I got a large amount of data in Elasticsearch. My douments have a nested field called "records" that contains a list of objects with several fields.
I want to be able to query specific objects from the records list, and therefore I use the inner_hits field in my query, but It doesn't help because aggregation uses size 0 so no results are returned.
I didn't succeed to make an aggregation work only for inner_hits, as aggregation returns results for all the objects inside records no matter the query.
This is the query I am using:
(Each document has first_timestamp and last_timestamp fields, and each object in the records list has a timestamp field)
curl -XPOST 'localhost:9200/_msearch?pretty' -H 'Content-Type: application/json' -d'
{
"index":[
"my_index"
],
"search_type":"count",
"ignore_unavailable":true
}
{
"size":0,
"query":{
"filtered":{
"query":{
"nested":{
"path":"records",
"query":{
"term":{
"records.data.field1":"value1"
}
},
"inner_hits":{}
}
},
"filter":{
"bool":{
"must":[
{
"range":{
"first_timestamp":{
"gte":1504548296273,
"lte":1504549196273,
"format":"epoch_millis"
}
}
}
],
}
}
}
},
"aggs":{
"nested_2":{
"nested":{
"path":"records"
},
"aggs":{
"2":{
"date_histogram":{
"field":"records.timestamp",
"interval":"1s",
"min_doc_count":1,
"extended_bounds":{
"min":1504548296273,
"max":1504549196273
}
}
}
}
}
}
}'

Your query is pretty complex.
To be short, here is your requested query:
{
"size": 0,
"aggregations": {
"nested_A": {
"nested": {
"path": "records"
},
"aggregations": {
"bool_aggregation_A": {
"filter": {
"bool": {
"must": [
{
"term": {
"records.data.field1": "value1"
}
}
]
}
},
"aggregations": {
"reverse_aggregation": {
"reverse_nested": {},
"aggregations": {
"bool_aggregation_B": {
"filter": {
"bool": {
"must": [
{
"range": {
"first_timestamp": {
"gte": 1504548296273,
"lte": 1504549196273,
"format": "epoch_millis"
}
}
}
]
}
},
"aggregations": {
"nested_B": {
"nested": {
"path": "records"
},
"aggregations": {
"my_histogram": {
"date_histogram": {
"field": "records.timestamp",
"interval": "1s",
"min_doc_count": 1,
"extended_bounds": {
"min": 1504548296273,
"max": 1504549196273
}
}
}
}
}
}
}
}
}
}
}
}
}
}
}
Now, let me explain every step by aggregations' names:
size: 0 -> we are not interested in hits, only aggregations
nested_A -> data.field1 is under records so we dive our scope to records
bool_aggregation_A -> filter by data.field1: value1
reverse_aggregation -> first_timestamp is not in nested document, we need to scope out from records
bool_aggregation_B -> filter by first_timestamp range
nested_B -> now, we scope again into records for timestamp field (located under records)
my_histogram -> finally, aggregate date histogram by timestamp field

Inner_hits aggregation is not supported by elasticsearch.
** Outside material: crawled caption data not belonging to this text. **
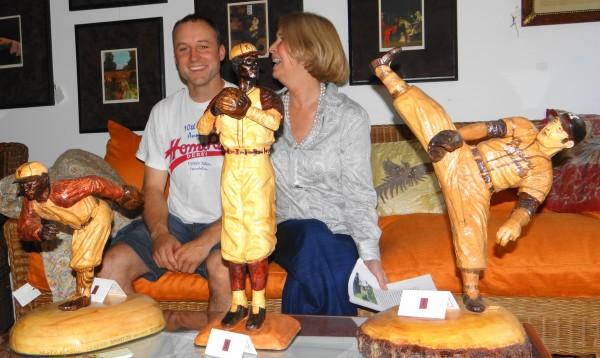Jon Moro sits on a couch with Leslie Curtis, owner of Leslie Curtis Designs, a Camden furnishings and crafts store. Displayed on the coffee table are wood carvings of Negro League baseball players created by Moro.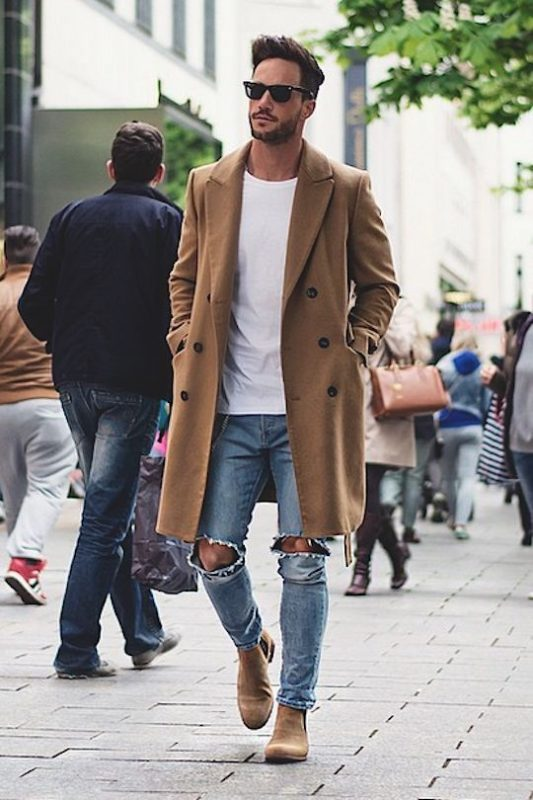 40 mens winter work outfit styles with winter boots. Tan suede Chelsea boots, tan overcoat, white shirt, blue jeans 1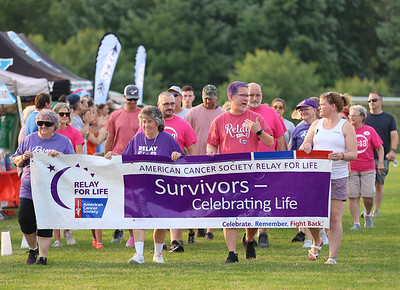Susan Grabowski (left), Joyce Fox and Alan Wolf hold the banner and lead a cancer survivors lap at Saturday's Relay For Life in Cranberry.  Seb Foltz/Butler Eagle 06/26/21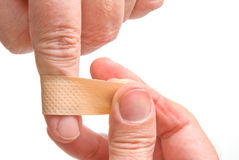Adhesive Bandage. A person applying an adhesive bandage to a wound royalty free stock photography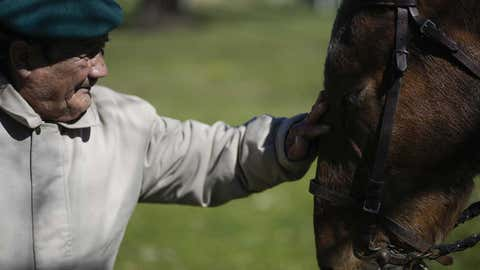 Oscar Villafane pets Coco the horse at the San Jose Home for seniors where he lives in Tandil Argentina, Wednesday, Sept. 15, 2021. The residence took in the horse during the COVID-19 lockdown to cheer up their elderly residents. (AP Photo/Natacha Pisarenko)
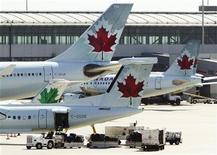<p>Air Canada aircraft are seen at Toronto Pearson International Airport, September 20, 2011. REUTERS/Mark Blinch</p>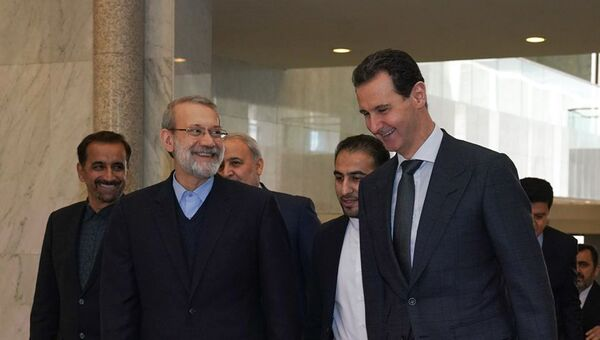 A handout picture released by the official Facebook page for the Syrian Presidency on February 16, 2020, shows Syrian President Bashar al-Assad (R) welcoming Iran's Parliament Speaker Ali Larijani in the capital Damascus - Sputnik International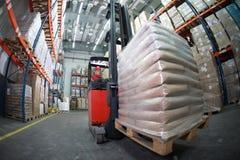 Driver del carrello elevatore che trasporta i sacchi in magazzino Immagine Stock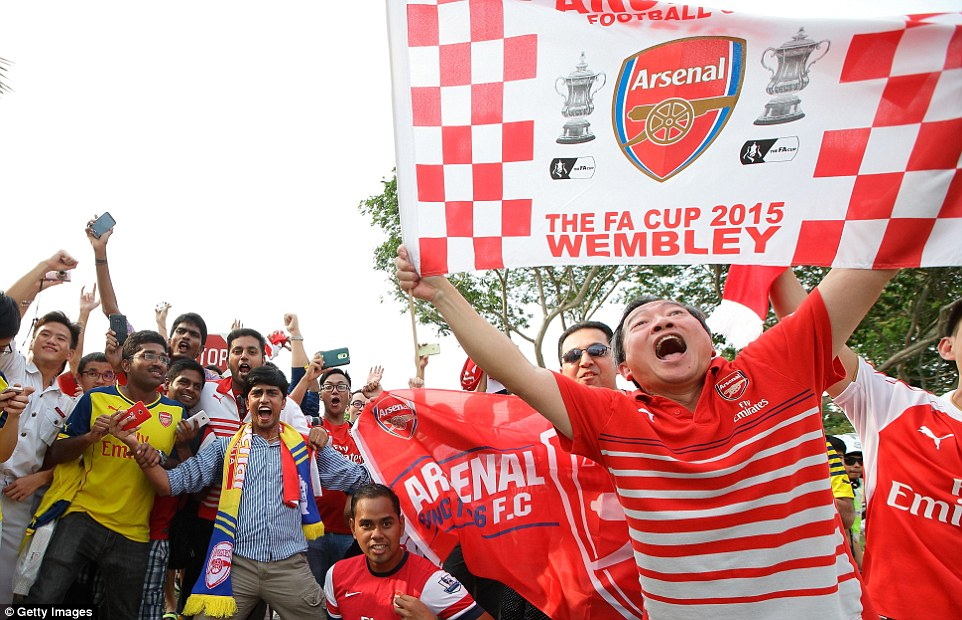Supporters cheer wildly as they wait for the Arsenal stars to emerge from the Changi Airport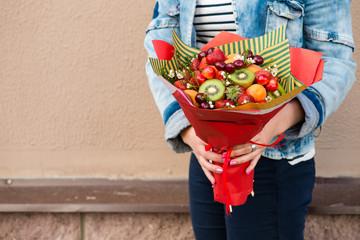 woman holding fruit bouquet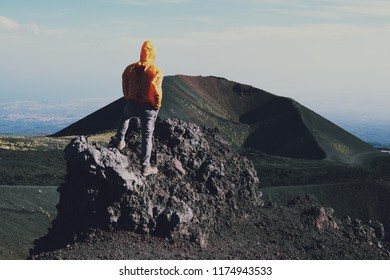 male hiker looking at recent volcanic crater in Etna Park, Sicily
The reason behind it is that inner_hits is a very expensive operation and applying aggregation on inner_hits is like exponential increase in complexity of operation.
Here is the github link of the issue.
If you want aggregation on inner_hits you can probably use the following approach:
Make flexible query where you only get the required hit from elastic and aggregate over it. Repeat it multiple time to get all the hits and aggregate simultaneously. This approach may lead you with multiple search query which is not advisable.
You can make your application layer handle the aggregation logic by writing smart aggregation parser and run those parser on response from elasticsearch. This approach is a little better but you have an overhead of maintaining the parser according to changing needs.
I would personally recommend you to change your data-mapping style in elasticsearch so that you are able to run aggregation on it.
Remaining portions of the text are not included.